**Text block:**
--------------------------------------------------
The type of tenancy agreement you have with your landlord is crucial in determining certain rights you may have (for example how much notice you should be given when asked to leave).

If you do not have a written agreement with your landlord it does not mean you have no rights or obligations, but it could mean that your rights are limited. 

Tenancy agreement types

The most common form of tenancy agreement for tenants renting privately is an assured shorthold tenancy. 

Assured shorthold tenancies

Most new tenancies are automatically assured shorthold tenancies.

You are likely to have an assured shorthold tenancy if all of the following applies:

  • you moved in on or after February 28, 1997 
  • you pay rent to a private landlord 
  • your landlord does not live in the same building as you
  • you have control over your home so that your landlord and other people cannot come in whenever they want to 

You will also be an assured shorthold tenant if you moved in between January 15, 1989 and February 27, 1997 and your landlord gave you a notice saying that you have an assured shorthold tenancy before your tenancy started.

Other types of tenancy

Assured tenancies

You are likely to be an assured tenant if all of the following applies:

  • you pay rent to a private landlord
  • your landlord does not live in the same building as you (unless it’s a block of flats) 
  • you have control over your home so that your landlord and other people cannot come in whenever they want to 
  • you moved in between January 15, 1989 and February 27, 1997 and your landlord did not give you a notice saying that you have an assured shorthold tenancy.

You can also be an assured tenant if you moved in after February 27, 1997 but this is rare. This would only apply in either of the following scenarios:

  • your landlord gave you a written notice saying that you have an assured tenancy before your tenancy started.
  • you previously had an assured tenancy with the same landlord

Regulated tenancies

You are likely to be a regulated tenant if all of the following applies:

  • you moved in before 15 January 1989 
  • you pay rent to a private landlord 
  • you have control over your home so that your landlord and other people cannot come in whenever they want to 
  • your landlord does not live in the same building as you 
  • you do not receive board or other services such as cleaning

Regulated tenants usually have more rights than other types of tenancy agreement, including stronger rights against eviction.
--------------------------------------------------
**Data excerpts:**
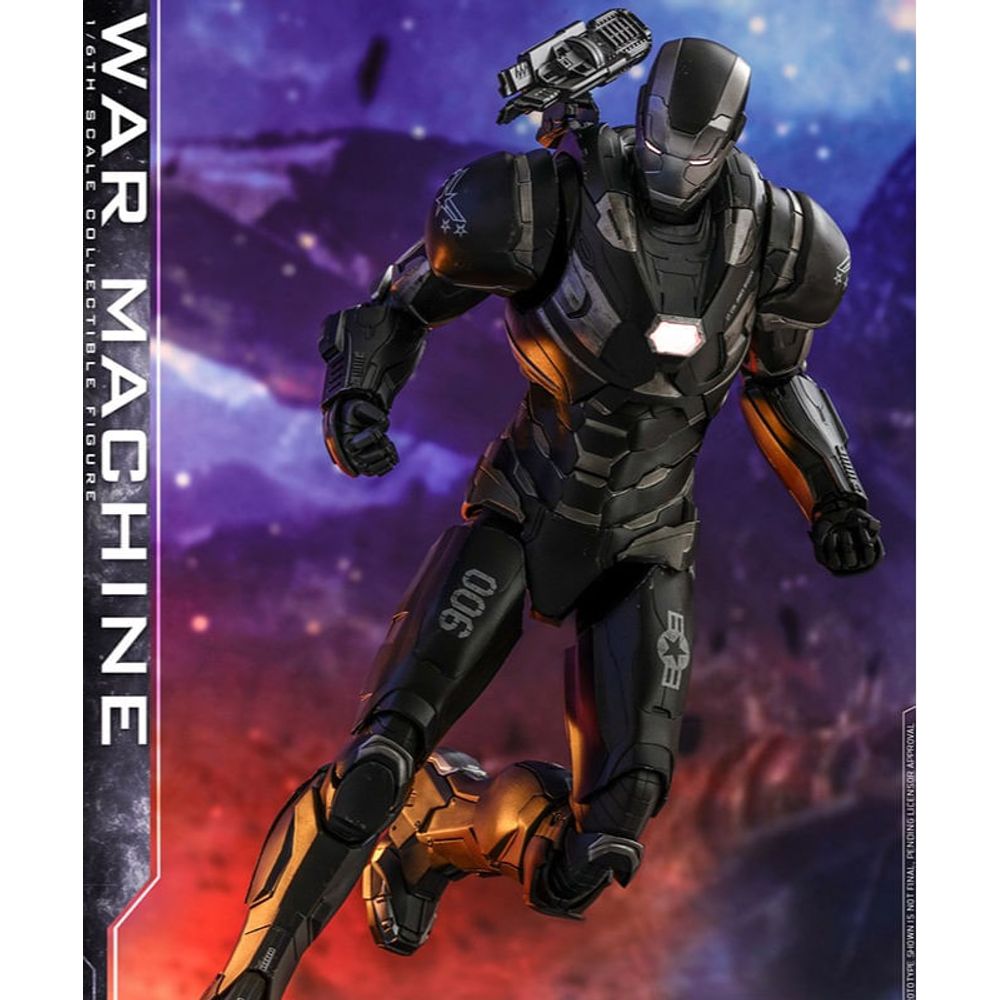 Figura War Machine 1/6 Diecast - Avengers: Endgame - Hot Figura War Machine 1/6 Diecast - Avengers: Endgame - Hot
--------------------------------------------------
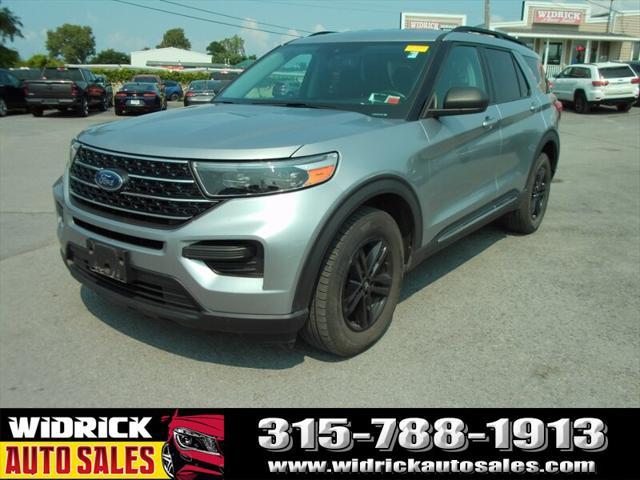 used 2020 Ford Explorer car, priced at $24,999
--------------------------------------------------
Carry on the guide to tenancy agreement types, picking up after its final sentence about regulated tenants. The material plays no part here.

Excluded tenancies

You are likely to be an excluded occupier if you:

  • share accommodation with your landlord 
  • live in the same building as your landlord and share accommodation with a member of your landlord’s family 
  • are living in your accommodation for a holiday
  • do not pay any rent for your accommodation.

You’ll usually have less protection from eviction with an excluded tenancy agreement.

Shelter Cymru also provides information explaining what it means to be a subtenant or lodger.

You could have a 'fixed term' or 'periodic' tenancy with any of these types of tenancy agreements.

What does a fixed term or periodic tenancy mean?

Fixed term or periodic tenancies refer to the length of time your tenancy agreement is for.

Fixed term 

A fixed term tenancy runs for a set amount of time (usually 6 or 12 months).

If the fixed term ends and you do not agree a new fixed term with your landlord, or they don’t end the agreement, it will automatically become a periodic tenancy.

Periodic

A periodic agreement runs from week to week, or month to month (depending on when your rent is due). They can also be referred to as a ‘rolling tenancy’.

Unfair tenancy terms

The law gives certain rights to both tenants and landlords which cannot be superseded by terms in a tenancy agreement.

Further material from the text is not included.